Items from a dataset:
══════════

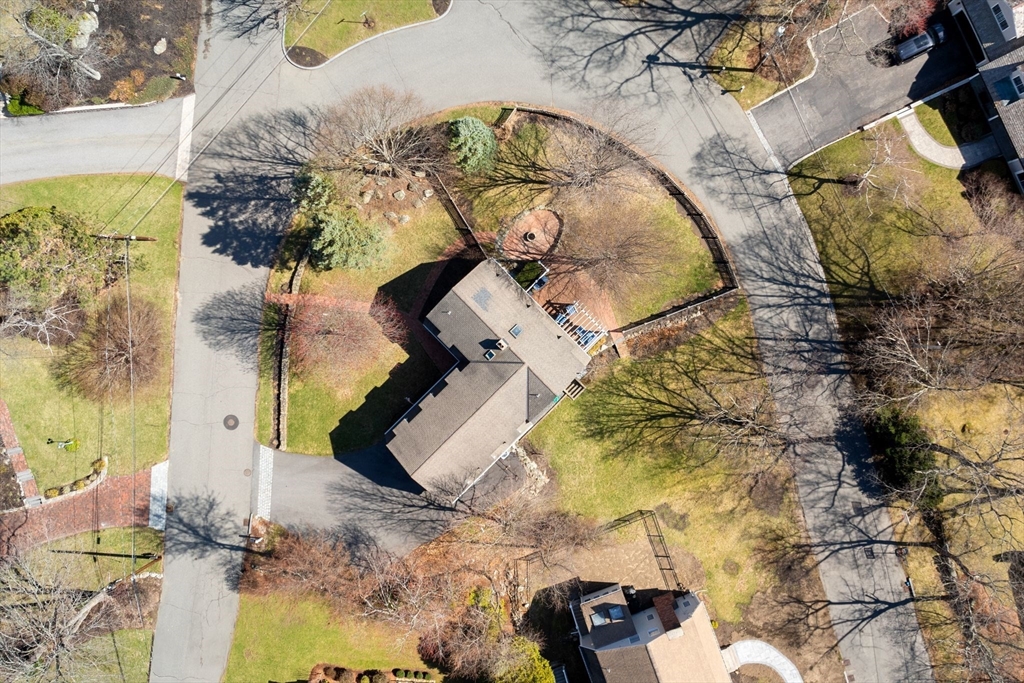 Winchester, Massachusetts 01890, United States, 4 Bedrooms Bedrooms, ,4 BathroomsBathrooms,Residential,Pending,104178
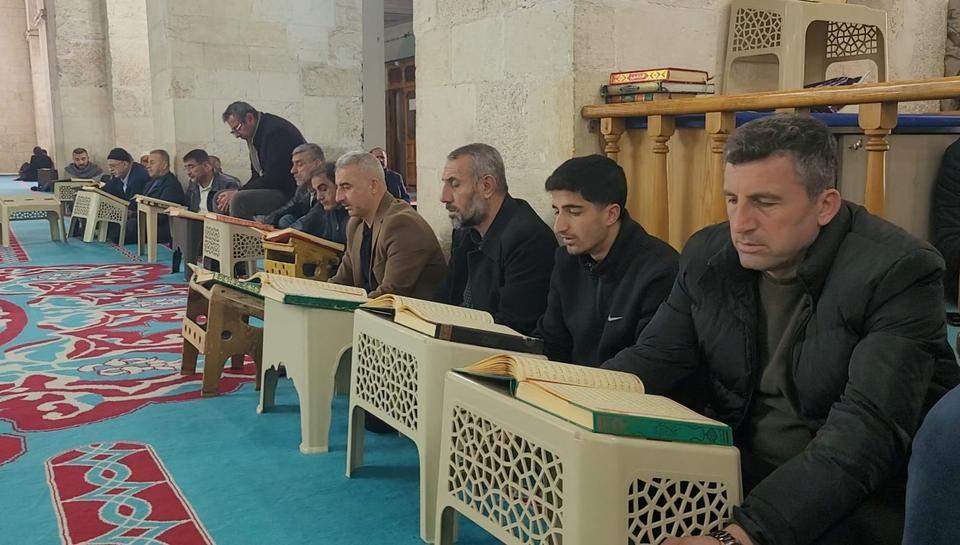 DİYARBAKIR'DA YAKLAŞIK 9 ASIRLIK CAMİDE MUKABELE GELENEĞİ YAŞATILIYOR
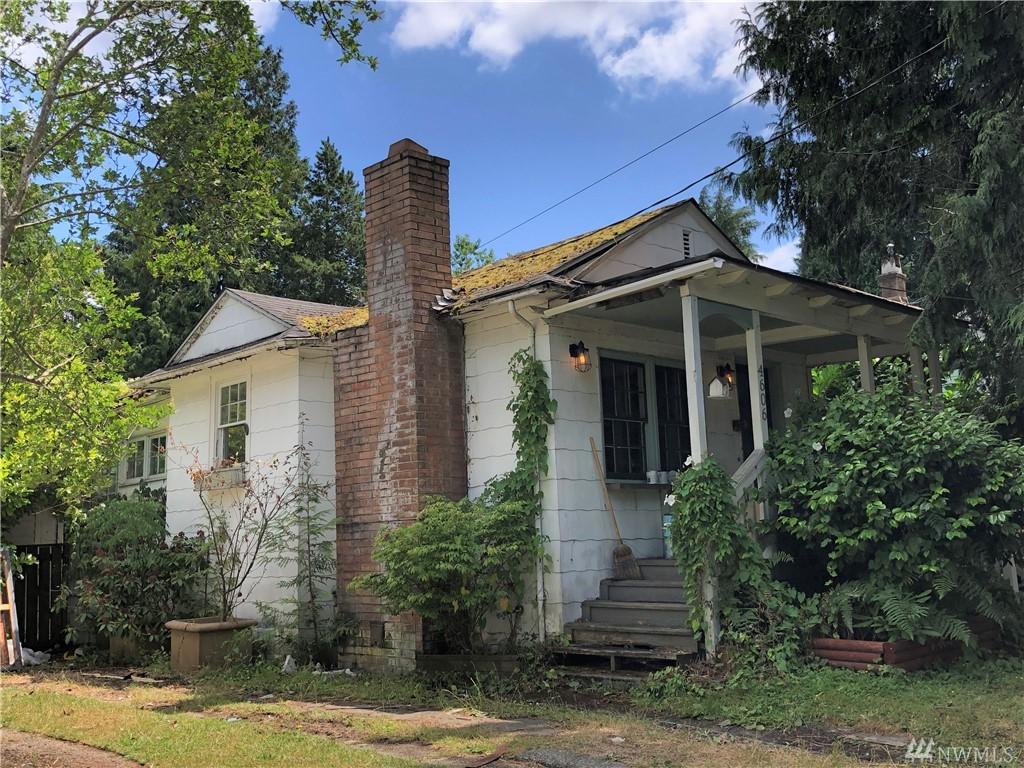 4606 50th Ave - Photo 1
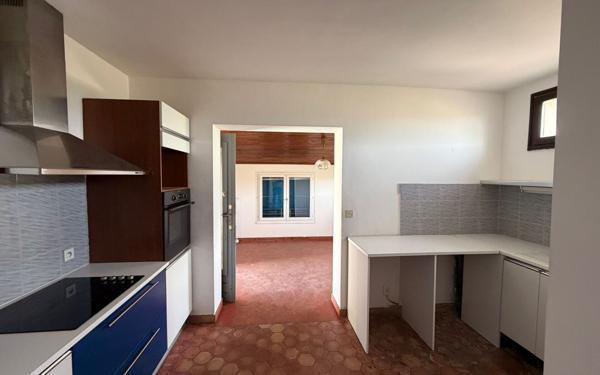 Maison à vendre    6 pièces •  Tulette
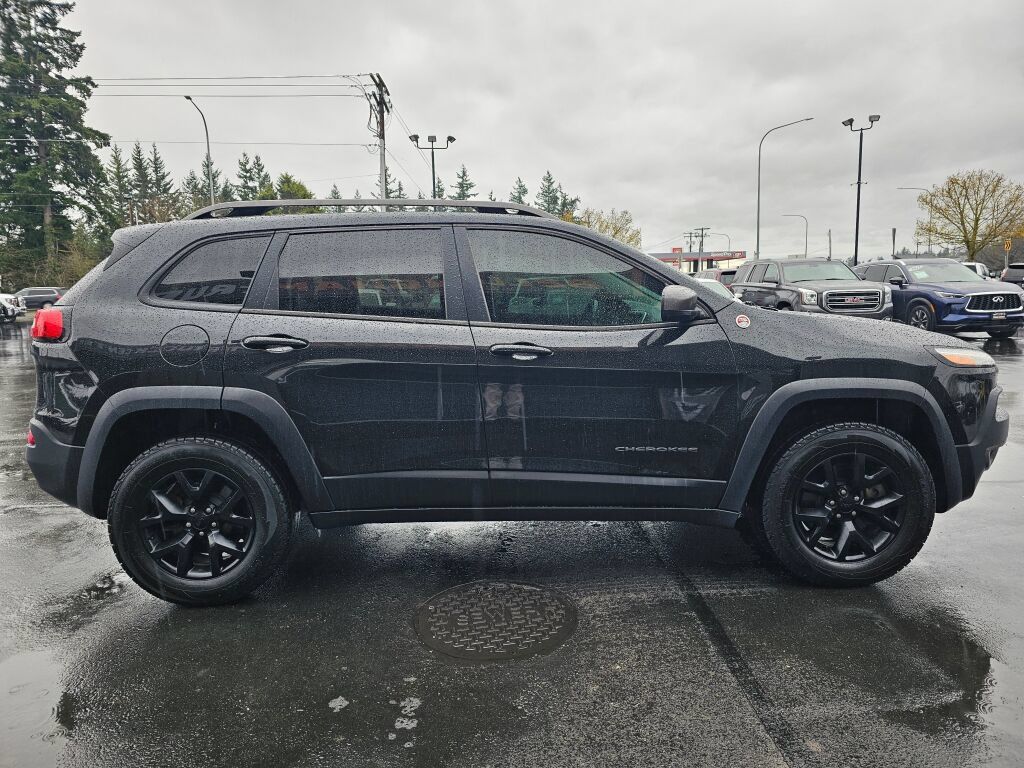 Used 2016 Jeep Cherokee Trailhawk w/ Leather Interior Group AWD/4WD image 6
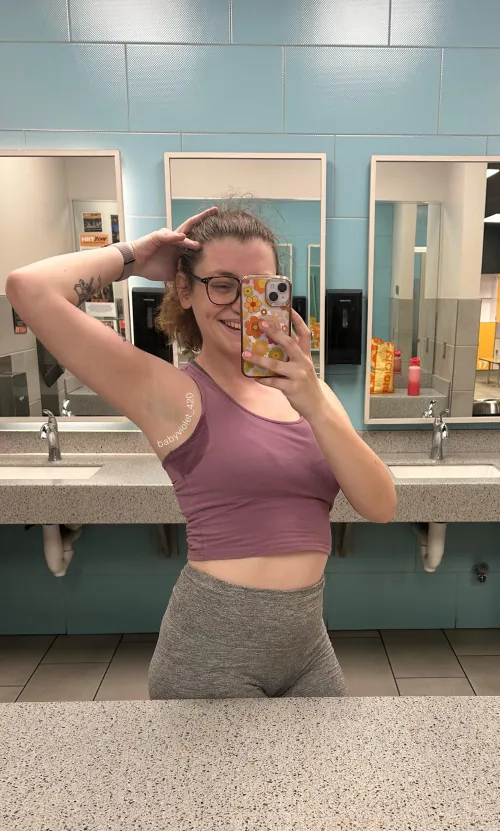 Thumbnail My Pit Stains Smell So Good: Explore SweatyGirls with 420baby_violet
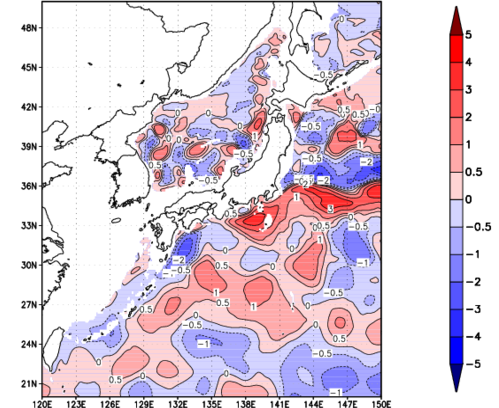 海面~740m月平均表層水温偏差分布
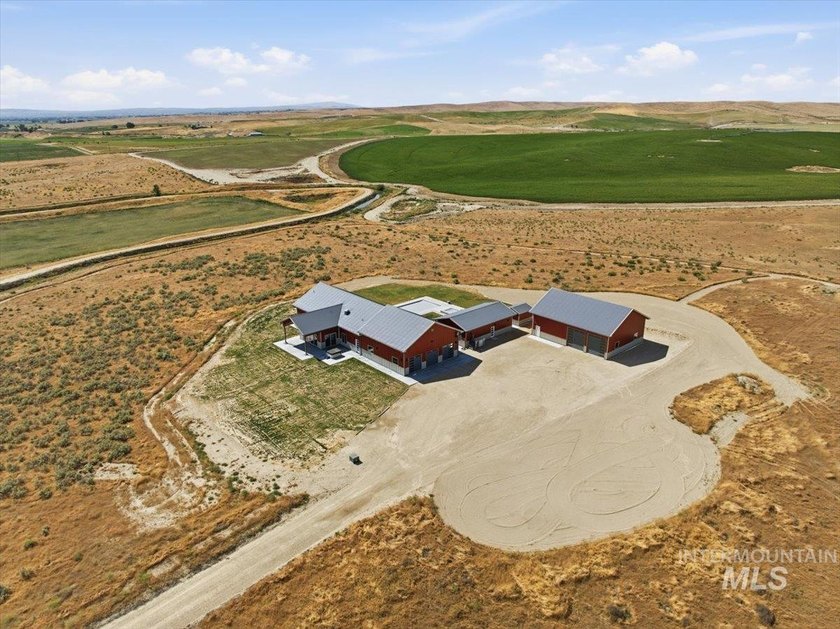 Welcome to one of the most remarkable private estates in the - photo 43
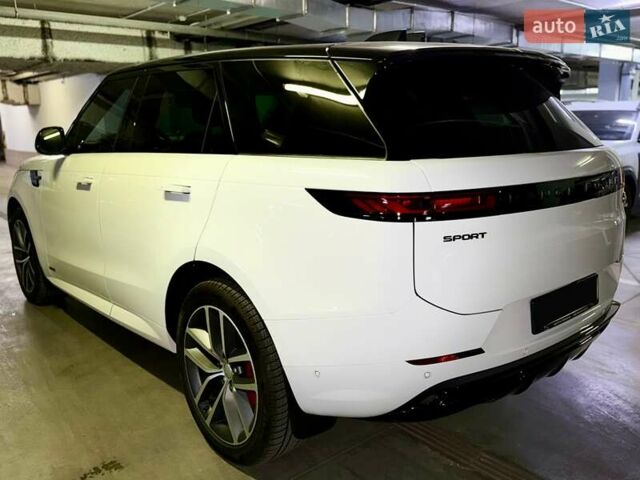 Белый Ленд Ровер Рендж Ровер Спорт, объемом двигателя 3 л и пробегом 53 тыс. км за 123999 $, фото 4 на Automoto.ua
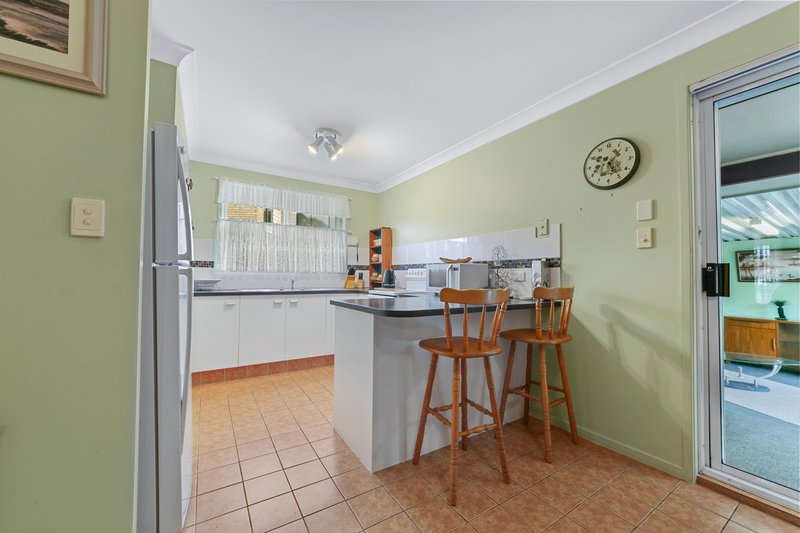 Photo - 28 Rosemount Avenue, Lake Munmorah NSW 2259 - Image 3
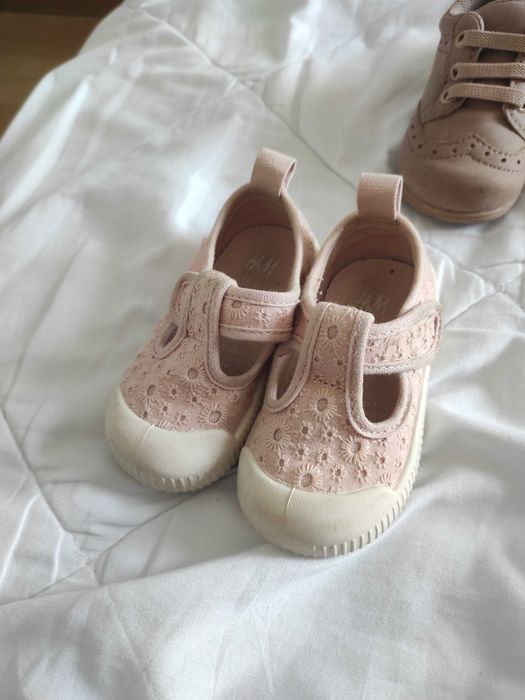 Sapatos de bebe 18 e 19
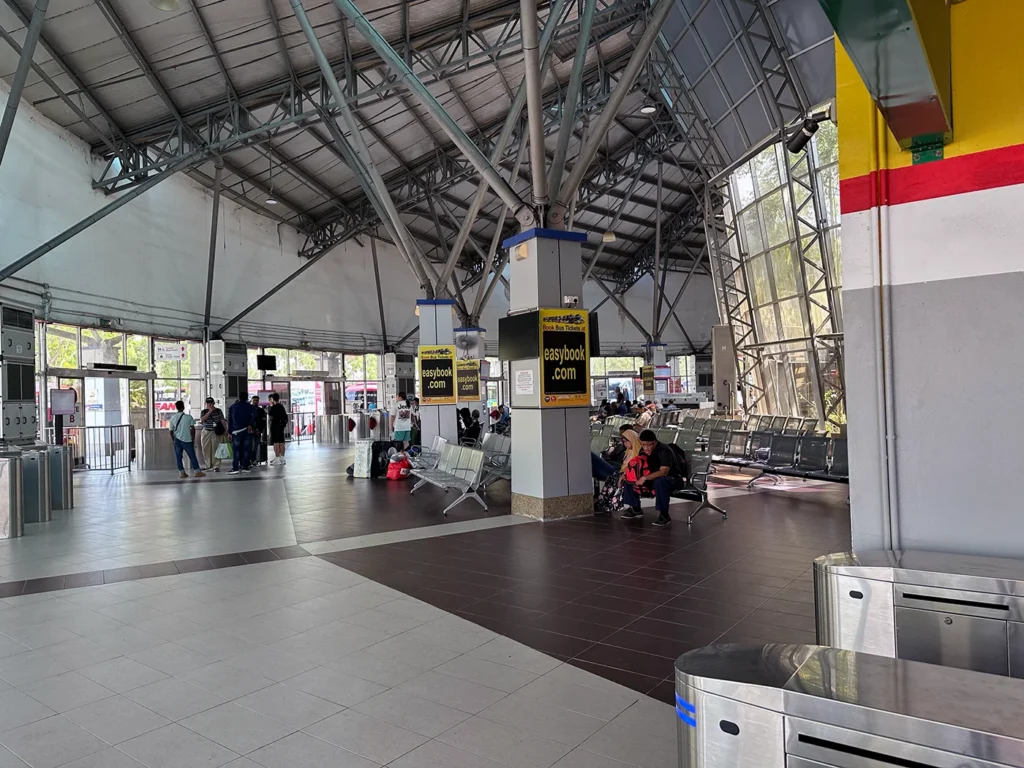 Melaka Sentralの出発ラウンジ The boarding lounge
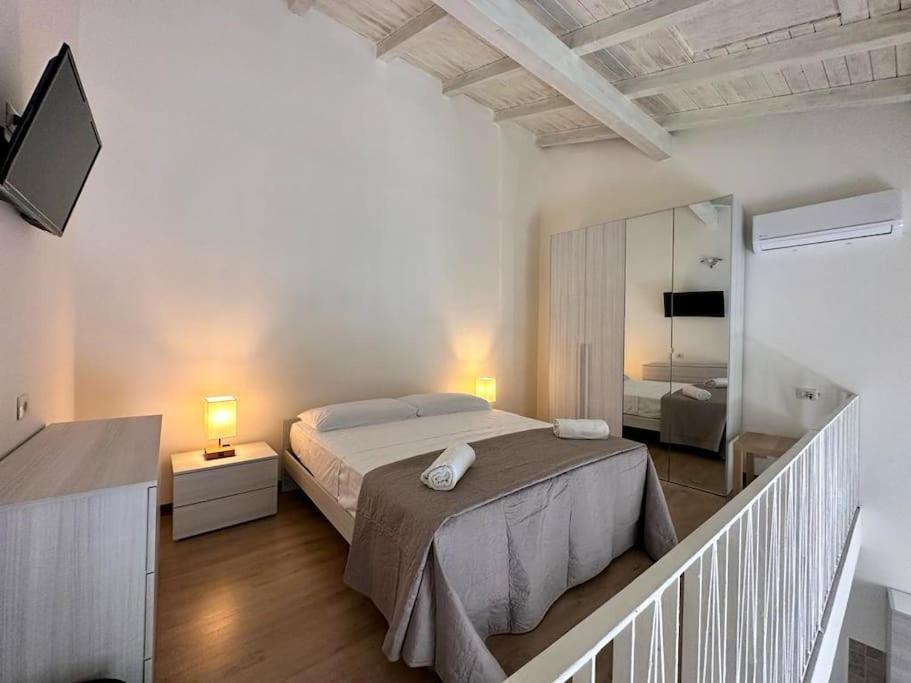 Holiday House Shantu Catânia Exterior foto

══════════

Your goal.
Going by the data above, the answer is exactly the lines from the one holding "DİYARBAKIR'DA YAKLAŞIK 9" to the one holding "Used 2016 Jeep", both kept, with the pictures left out.

Exercise solution.
 DİYARBAKIR'DA YAKLAŞIK 9 ASIRLIK CAMİDE MUKABELE GELENEĞİ YAŞATILIYOR
 4606 50th Ave - Photo 1
 Maison à vendre    6 pièces •  Tulette
 Used 2016 Jeep Cherokee Trailhawk w/ Leather Interior Group AWD/4WD image 6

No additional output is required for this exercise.